Ampicillin: I love this drug. It's the only penicillin that won't kill me. I appreciate that. Technically, this drug belongs to a subclass of penicillins called the aminopenicillins, which were created to handle more resistant strains of bacteria. Others within this class are Augmentin (Amoxillin + clavulanate, which has more gram negative bacterial coverage than other penicillins), Unasyn (Ampicillin + sulbactam)
This drug has beautiful gram positive coverage and some gram negative coverage. This is your urinary tract infection drug, because it goes all WWF smackdown on Escheria coli. It also is the drug of choice for listeria meningitis. Ampicillin is one of the few penicillins that can cross the blood brain barrier. If you have a resistant case of meningitis in an immunocompromised patient, especially if he/she is an infant less than one month of age, give them ampicillin.
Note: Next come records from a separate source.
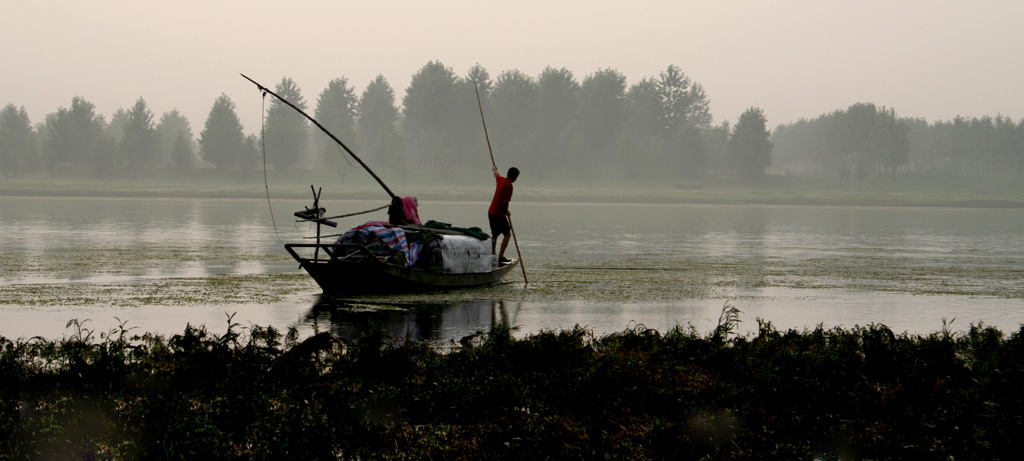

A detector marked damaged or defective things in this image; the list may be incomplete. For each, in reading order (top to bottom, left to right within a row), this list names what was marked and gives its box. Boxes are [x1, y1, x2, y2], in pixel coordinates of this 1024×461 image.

bent pole [241, 73, 397, 199]
bent pole [473, 81, 528, 286]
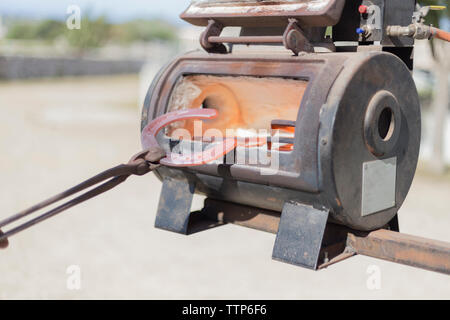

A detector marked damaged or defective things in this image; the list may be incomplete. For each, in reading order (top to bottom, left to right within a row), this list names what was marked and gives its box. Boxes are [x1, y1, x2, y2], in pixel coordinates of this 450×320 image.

rusty metal surface [348, 230, 450, 276]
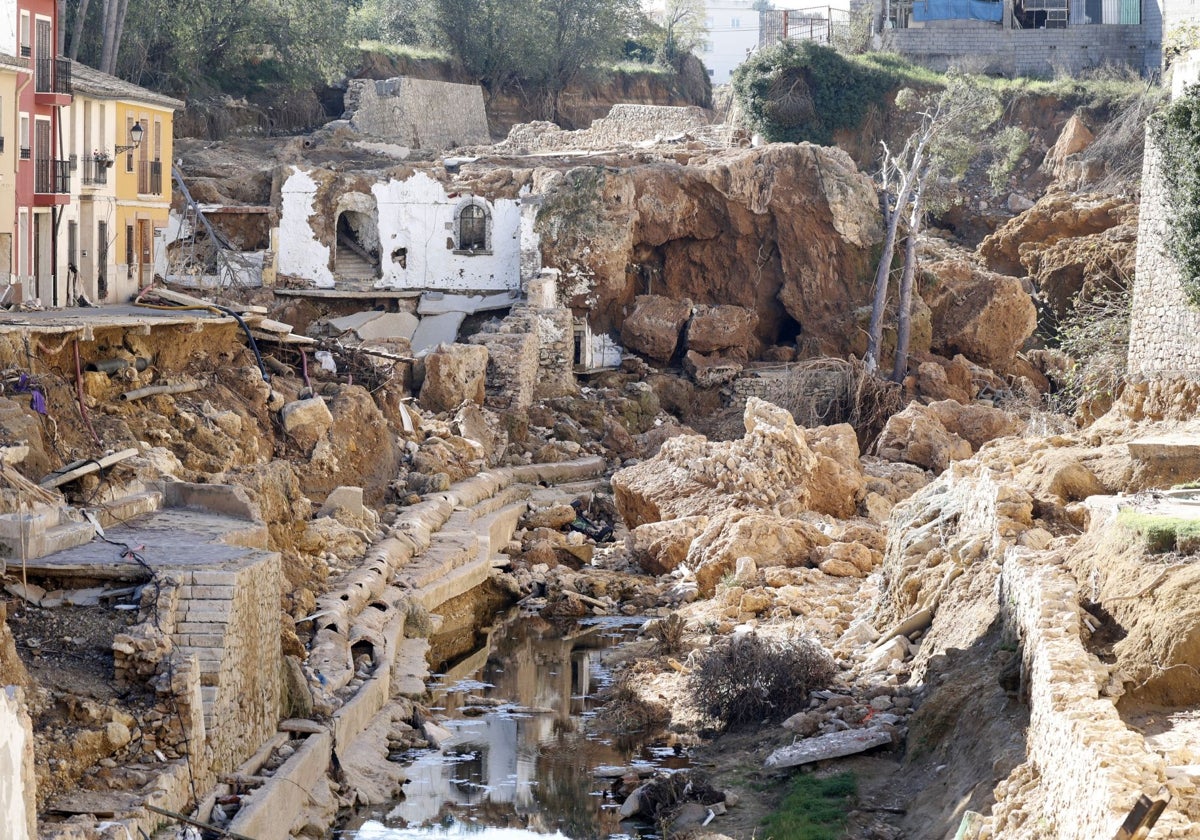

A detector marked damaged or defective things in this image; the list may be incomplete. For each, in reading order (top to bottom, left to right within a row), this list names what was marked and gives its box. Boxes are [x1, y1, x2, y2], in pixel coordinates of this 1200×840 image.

broken concrete block [422, 345, 487, 412]
broken concrete block [280, 398, 333, 456]
broken concrete block [768, 724, 892, 772]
Unasyn is a more aggressive form of Ampicillin with more coverage of bugs such as Serratia, Enterobacter, Pseudomonas (swimmers ear and wound infections in burn victims), and Legionella (air conditioner related pneumonia in elderly). It's general indications are for gynecological, intestinal, and skin infections.
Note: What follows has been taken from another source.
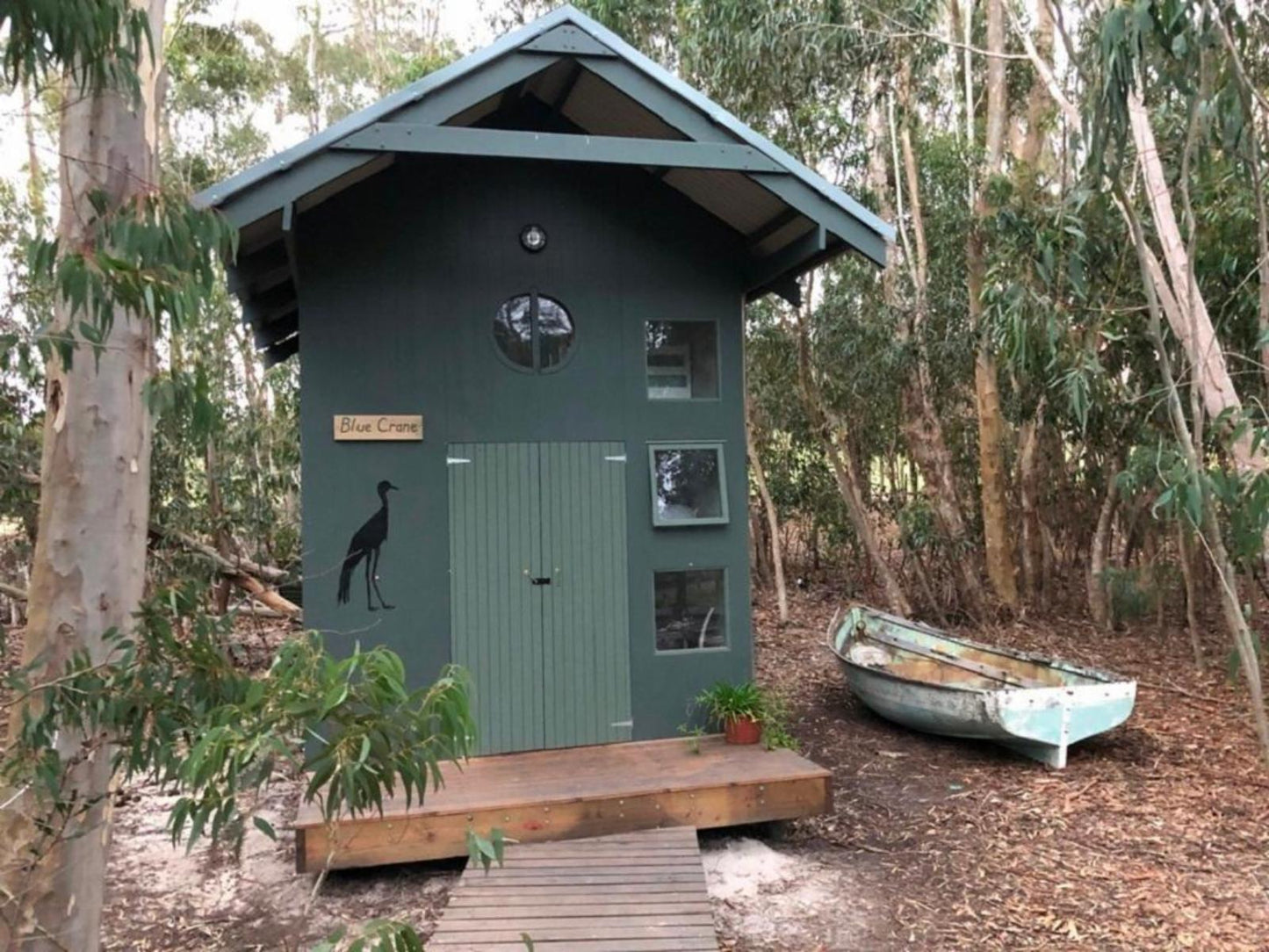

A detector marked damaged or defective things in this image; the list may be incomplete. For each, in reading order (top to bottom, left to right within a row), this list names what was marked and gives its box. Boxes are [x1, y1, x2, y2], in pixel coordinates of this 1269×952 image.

peeling paint boat [829, 608, 1138, 773]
Oxacillin: This one's fun, because it's named after a bull and can seriously kick bacteria bum. Oxacillin treats recurrent Group B Strep (GBS) infections and is great for pregnant women when ampicillin doesn't work and for neonates suffering from GBS infections. GBS is transmitted through the vaginal canal during delivery to the infant. If there is a vaginal delivery at home, the chances are that the baby is going to acquire a GBS infection and could die. GBS infection signs of fever, lethargy, grunting, nasal flaring, pale or blue appearance, and difficulty feeding occur mostly within the first 24 hours but can occur up to 6 days of life.
Note: Oxacillin can only be administered via intramuscular injection or intravenously. Neonate doses are approximately 50mg/kg/day every 12 hours.
Timentin: A combination drug (Ticarcillin + clavulanate), Timentin is similar to Augmentin but doesn't cover Legionella. Yet, it covers Clostridium difficile, which is the most foul-smelling diarrhea you will ever smell. It makes Giardiasis smell like roses. Consider it a kind of Post-traumatic Stress Disorder for your nose, because if you smell C. diff once, then you will never mistake it again.
C. diff is the diarrhea most common in hospitalized patients which are already on enough antibiotics to kill an elephant. The most common antibiotic associated with acquiring C. diff is Clindamycin. So if you have a patient that was given Clindamycin and afterwards, suddenly gets the Great Stink of all diarrhea then you pretty much can guess it is C. diff. Treat them with Timentin or oral vancomycin and be done with the juicy squirts.
Zosyn: The brand name for piperacillin + tazobactam, Zosyn has the same coverage of the aforementioned penicillins, but with increased ability against Pseudomonas. This drug should be used in conjunction with an aminoglycoside to cover severe pseudomonas infections in burn victims. You can tell a pseudomonas infection by its characteristic blue-green color it causes in wound tissue and the sweet grape-like scent.
Okay, who was the guy that said, "Mmm! I so want to sniff that wound. I bet it smells like grapes."
Well, I hope you enjoyed my ode to penicillins.